An additional log file is created during simulation: file_name_recoater.txt.
Below are the results seen in file 07_mechanical1_recoater.txt:
time (s), layer group, recoater clearance (%), top z deformed coord (mm), recoater coord (mm), top z undeformed coord (mm) 1.172554E+04 1 77.742 4.008903E+00 4.040000E+00 4.000000E+00 2.389416E+04 2 58.549 8.016581E+00 8.040000E+00 8.000000E+00 3.607386E+04 3 47.107 1.202116E+01 1.204000E+01 1.200000E+01 4.815440E+04 4 70.059 1.601198E+01 1.604000E+01 1.600000E+01 6.195965E+04 5 64.166 2.001433E+01 2.004000E+01 2.000000E+01 7.656102E+04 6 59.579 2.401617E+01 2.404000E+01 2.400000E+01 9.112844E+04 7 59.302 2.801628E+01 2.804000E+01 2.800000E+01 1.035748E+05 8 78.580 3.200857E+01 3.204000E+01 3.200000E+01 1.092742E+05 9 79.286 3.600829E+01 3.604000E+01 3.600000E+01
And here are the results from the 07_mechanical1_recoater.txt file:
time (s), layer group, recoater clearance (%), top z deformed coord (mm), recoater coord (mm), top z undeformed coord (mm) 1.172554E+04 1 77.742 4.008903E+00 4.040000E+00 4.000000E+00 2.389416E+04 2 58.725 8.016510E+00 8.040000E+00 8.000000E+00 3.607386E+04 3 47.560 1.202098E+01 1.204000E+01 1.200000E+01 4.815440E+04 4 69.893 1.601204E+01 1.604000E+01 1.600000E+01 6.195965E+04 5 0.675 2.003973E+01 2.004000E+01 2.000000E+01 7.656102E+04 6 -22.528 2.404901E+01 2.404000E+01 2.400000E+01 9.112844E+04 7 11.342 2.803546E+01 2.804000E+01 2.800000E+01 1.035748E+05 8 77.417 3.200903E+01 3.204000E+01 3.200000E+01 1.092742E+05 9 78.456 3.600862E+01 3.604000E+01 3.600000E+01
Note that when support structure failure is taken into account, the likelihood of a catastrophic recoater interference event becomes very high.

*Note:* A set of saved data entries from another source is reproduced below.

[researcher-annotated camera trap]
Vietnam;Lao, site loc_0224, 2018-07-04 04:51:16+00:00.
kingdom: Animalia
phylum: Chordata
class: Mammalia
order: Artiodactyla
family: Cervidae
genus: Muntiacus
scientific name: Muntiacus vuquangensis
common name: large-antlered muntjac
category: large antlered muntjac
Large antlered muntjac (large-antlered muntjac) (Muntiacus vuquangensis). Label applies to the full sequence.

Another feature that enhances the user’s ability to investigate support structure failure is the Structure Type output, which can be viewed in post processing software. This result assigns an integer value to each element, indicating what kind of structure the element is. Values ranging from 0 to 5 are as follows:
0 – Build plate
1 – Powder
2 – Component
3 – Homogenized component
4 – Support structure
5 – Failed support structure
Figure 2 shows the results for cases 07_mechanical1 and 07_mechanical2 at the 3rd to last increment, while the part and supports are still attached to the build plate. The results have been warped by displacements that are magnified 5x to better show the effect of failed elements.

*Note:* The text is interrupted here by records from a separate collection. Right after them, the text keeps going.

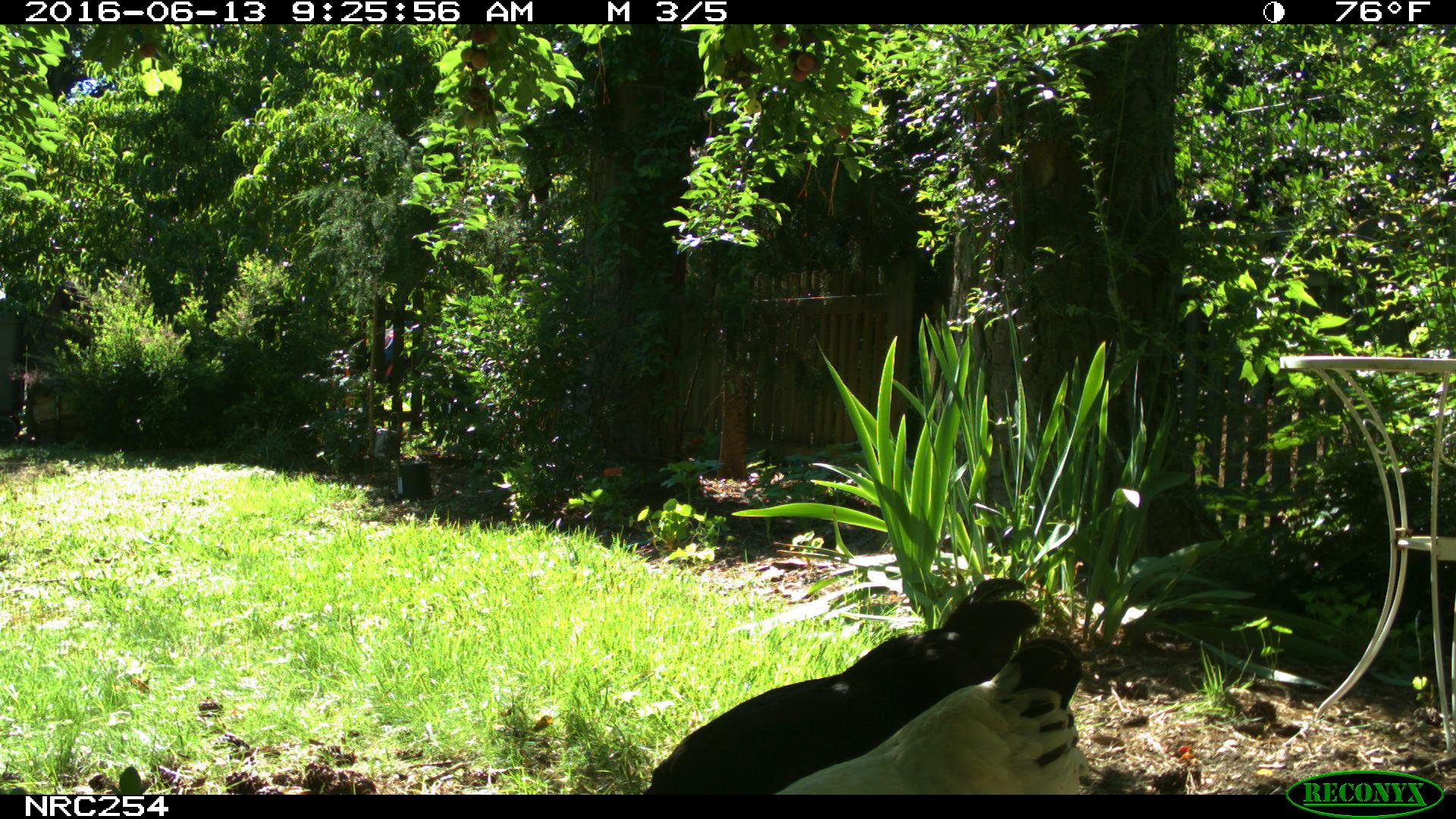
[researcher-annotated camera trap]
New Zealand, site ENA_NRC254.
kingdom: Animalia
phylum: Chordata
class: Aves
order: Galliformes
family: Phasianidae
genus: Gallus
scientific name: Gallus gallus domesticus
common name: chicken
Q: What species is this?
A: Chicken (Gallus gallus domesticus).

Figure 2: Structure type results
For case 07_mechanical1, seen in Figure 2 (a), elements only have values 0–4, and all support structures are coded as type 4, unfailed supports. This is as expected, as this analysis does not have the support structure card *UTSR enabled. For case 07_mechanical2, shown in Figure 2 (b), there are numerous failed supports, as indicated in the simulation log. Note how the failed elements are stretched. This occurs because the failed elements no longer have any strength to resist deformation.
Now examine and compare the displacement results from the two mechanical cases. Figure 3 depicts the distortion of the two cases while the supports and component are attached to the build plate, again warped by a 5x magnification factor.

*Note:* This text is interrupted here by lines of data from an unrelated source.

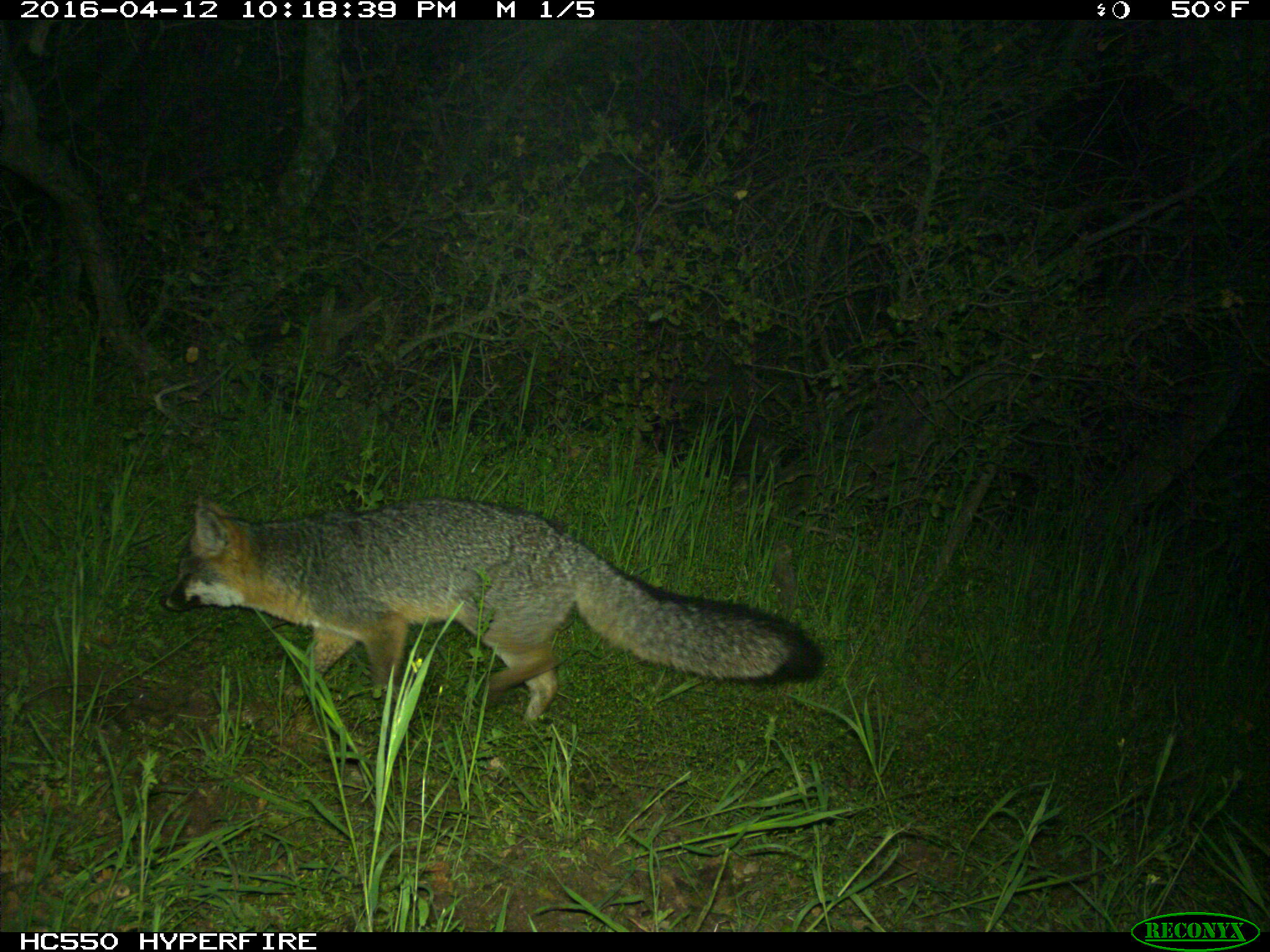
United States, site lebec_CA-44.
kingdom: Animalia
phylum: Chordata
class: Mammalia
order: Carnivora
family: Canidae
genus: Urocyon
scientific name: Urocyon cinereoargenteus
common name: gray fox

Figure 3: Distortion (mm) with 10X magnification
Figures 3 (a) and (b) show the computed final distortion from the support structure failure analysis using *UTSR (07_mechanical2.in) after the part is removed from the build plate, and after the support material has been removed. Note the increase of distortion and elongation of failed elements. This phenomenon is shown more clearly in Figure 3 (b).
Support structure failure and the resulting displacement can be mitigated by increasing the density of the support structure, changing the orientation of parts to avoid or reduce overhangs, or changes to the build geometry itself.